Un resto ou un pot au bistrot, est un parcours sinueux pour prouver que la somme dépensée, pour lui, est bien celle inscrite sur le justificatif. Parfois, grand luxe, un taxi. Ils devraient être permis et gratuit pour tous les Différents.
Un jour de colère, j’entrepris de maroufler sur 5 toiles 95×65, toutes les fiches des justificatifs des dépenses de l’année 2008, pour mon fils Différent.
Pendant dix ans, je les ai agrafées, déposées sur un coin de ma table de travail que Gaston Bachelard appelait La table d’Existence, entassées encore sur la même table, superposées sur les étagères, tassées dans un placard, puis enfermées dans des caisses en bois, pour ne plus les voir.
Après le premier marouflage, réussit, je jetais vivement les couleurs acrylique sur la toile.
A ma surprise, elles n’étaient pas celles de la colère, mais celles d’un paysage de lumière.
J’inscrivis en travers et sur toute la surface, un seul mot : Justificatifs.
Comme un besoin de mise en forme d’une parole vomit, expression d’une obsession, d’une paranoîa destructrice. Pour ne plus jamais justifier les petits plaisirs, les petits bonheurs, les joies que l‘on prévoient et organisent pour un enfant. Notre enfant. Son père n’ayant pas connu cet état de faits, en serait mort une deuxième fois. Pour les simples plaisirs de la vie et des sens que procure une glace à la vanille, mettre les pieds dans l’eau salée de l’Océan, ou voir et écouter un Opéra, à l’Opéra.

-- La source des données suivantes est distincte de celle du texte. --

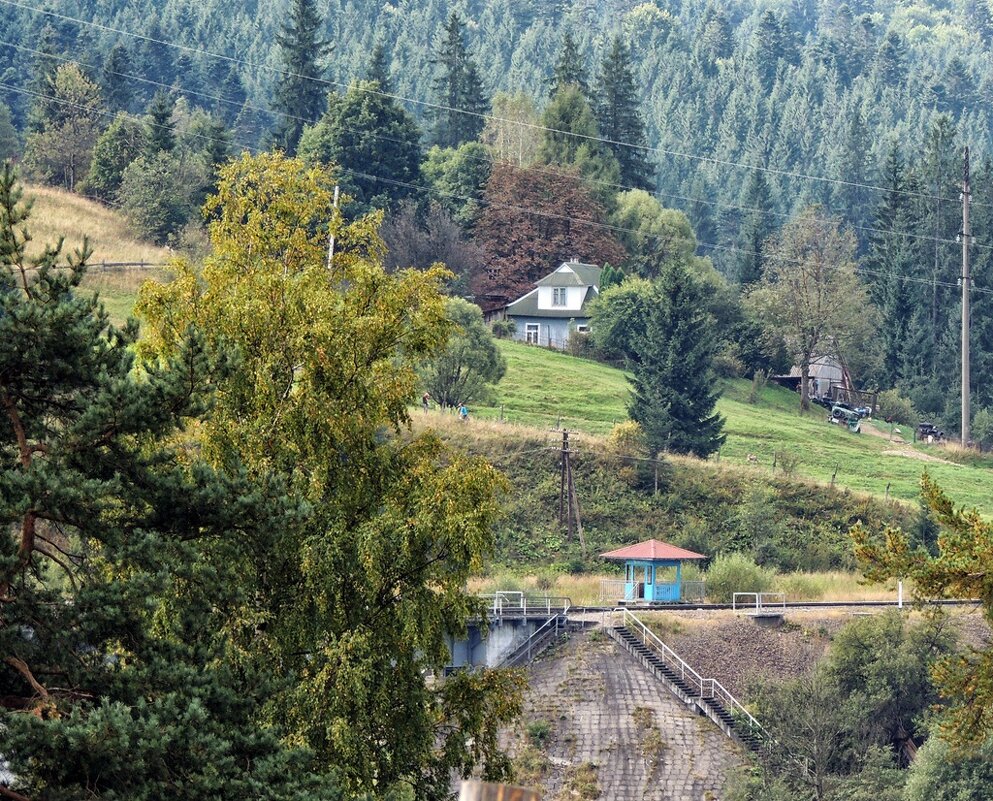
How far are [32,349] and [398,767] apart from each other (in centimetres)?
733

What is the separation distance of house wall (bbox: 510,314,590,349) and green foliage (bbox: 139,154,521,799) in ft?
253

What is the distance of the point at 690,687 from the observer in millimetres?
54500

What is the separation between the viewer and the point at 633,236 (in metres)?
114

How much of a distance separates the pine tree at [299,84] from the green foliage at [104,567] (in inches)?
3674

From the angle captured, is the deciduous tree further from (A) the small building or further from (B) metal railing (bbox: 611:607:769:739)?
(B) metal railing (bbox: 611:607:769:739)

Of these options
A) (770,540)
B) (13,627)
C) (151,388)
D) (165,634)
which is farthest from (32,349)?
(770,540)

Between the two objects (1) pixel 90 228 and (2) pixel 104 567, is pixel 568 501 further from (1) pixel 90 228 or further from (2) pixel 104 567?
(2) pixel 104 567

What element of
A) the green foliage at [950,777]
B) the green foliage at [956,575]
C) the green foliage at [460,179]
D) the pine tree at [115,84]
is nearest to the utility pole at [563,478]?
the green foliage at [950,777]

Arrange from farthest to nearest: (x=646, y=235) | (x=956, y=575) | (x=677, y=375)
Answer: (x=646, y=235)
(x=677, y=375)
(x=956, y=575)

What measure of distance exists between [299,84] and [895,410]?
38.6m

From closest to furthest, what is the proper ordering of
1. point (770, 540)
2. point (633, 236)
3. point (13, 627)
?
point (13, 627)
point (770, 540)
point (633, 236)

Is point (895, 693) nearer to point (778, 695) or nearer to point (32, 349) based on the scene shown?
point (778, 695)

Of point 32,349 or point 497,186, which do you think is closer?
point 32,349

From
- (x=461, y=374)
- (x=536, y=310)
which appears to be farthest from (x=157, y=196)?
(x=461, y=374)
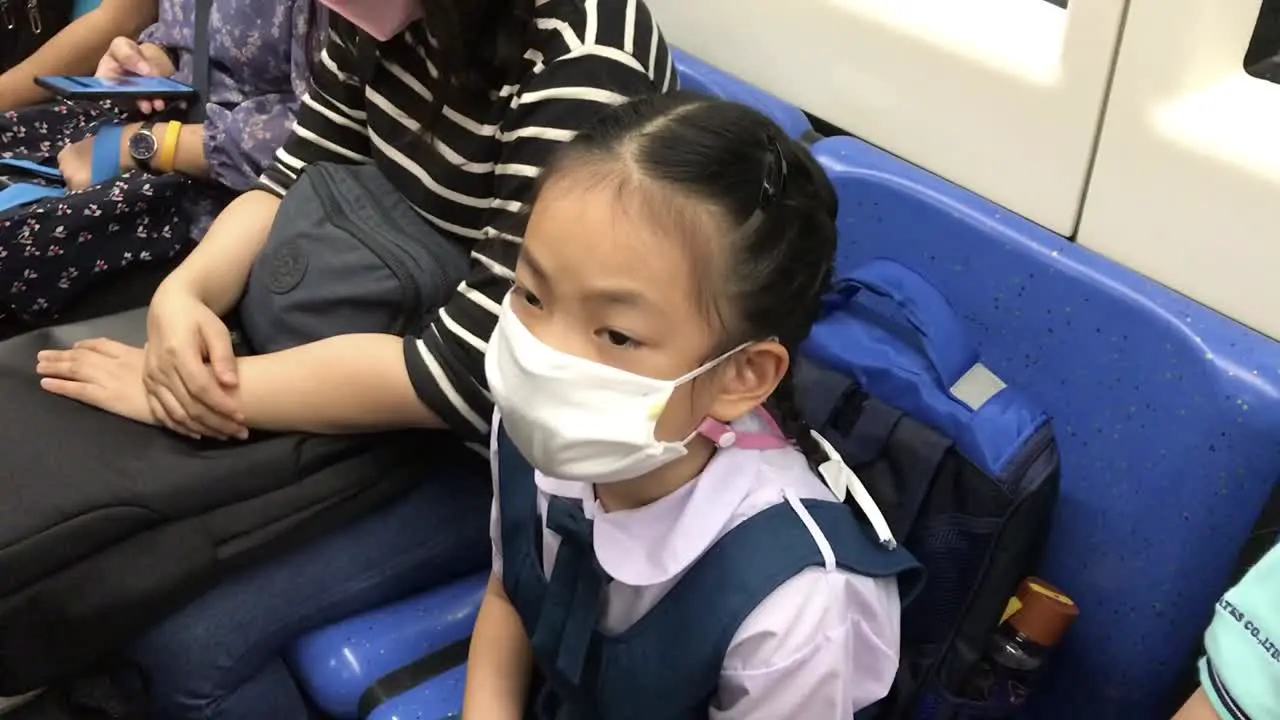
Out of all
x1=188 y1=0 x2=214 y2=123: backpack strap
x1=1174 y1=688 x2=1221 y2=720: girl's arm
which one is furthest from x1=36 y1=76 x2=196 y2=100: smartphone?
x1=1174 y1=688 x2=1221 y2=720: girl's arm

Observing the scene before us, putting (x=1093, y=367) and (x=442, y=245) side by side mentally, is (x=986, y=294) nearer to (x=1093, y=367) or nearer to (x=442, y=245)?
(x=1093, y=367)

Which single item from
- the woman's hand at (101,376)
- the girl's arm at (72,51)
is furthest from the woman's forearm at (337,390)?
the girl's arm at (72,51)

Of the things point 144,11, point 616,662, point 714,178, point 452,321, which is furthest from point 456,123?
point 144,11

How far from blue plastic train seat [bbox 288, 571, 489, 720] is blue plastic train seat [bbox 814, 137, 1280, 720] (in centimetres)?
58

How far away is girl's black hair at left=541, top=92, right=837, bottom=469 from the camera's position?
838mm

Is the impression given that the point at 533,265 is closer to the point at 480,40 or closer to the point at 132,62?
the point at 480,40

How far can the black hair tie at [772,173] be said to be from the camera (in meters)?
0.85

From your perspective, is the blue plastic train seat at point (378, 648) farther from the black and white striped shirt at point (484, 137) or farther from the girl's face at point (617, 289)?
the girl's face at point (617, 289)

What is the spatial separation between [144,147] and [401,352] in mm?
682

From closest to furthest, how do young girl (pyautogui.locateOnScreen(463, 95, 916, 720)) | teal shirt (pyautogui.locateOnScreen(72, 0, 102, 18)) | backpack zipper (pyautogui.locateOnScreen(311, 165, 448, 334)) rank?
young girl (pyautogui.locateOnScreen(463, 95, 916, 720)), backpack zipper (pyautogui.locateOnScreen(311, 165, 448, 334)), teal shirt (pyautogui.locateOnScreen(72, 0, 102, 18))

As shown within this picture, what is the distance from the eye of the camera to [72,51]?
1959mm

C’est cher c’est vrai. L’absence d’aide pour les Différents dans de nombreuses salles de spectacle n’aide pas à l’épanouissement, ni à la joie pure d’écouter et de voir un spectacle, en vrai.
Après le remplissage des 5 toiles, je décidais d’en rester là, pour continuer les projets entrepris sur d’autres chemins, ceux de la joie de peindre tout simplement.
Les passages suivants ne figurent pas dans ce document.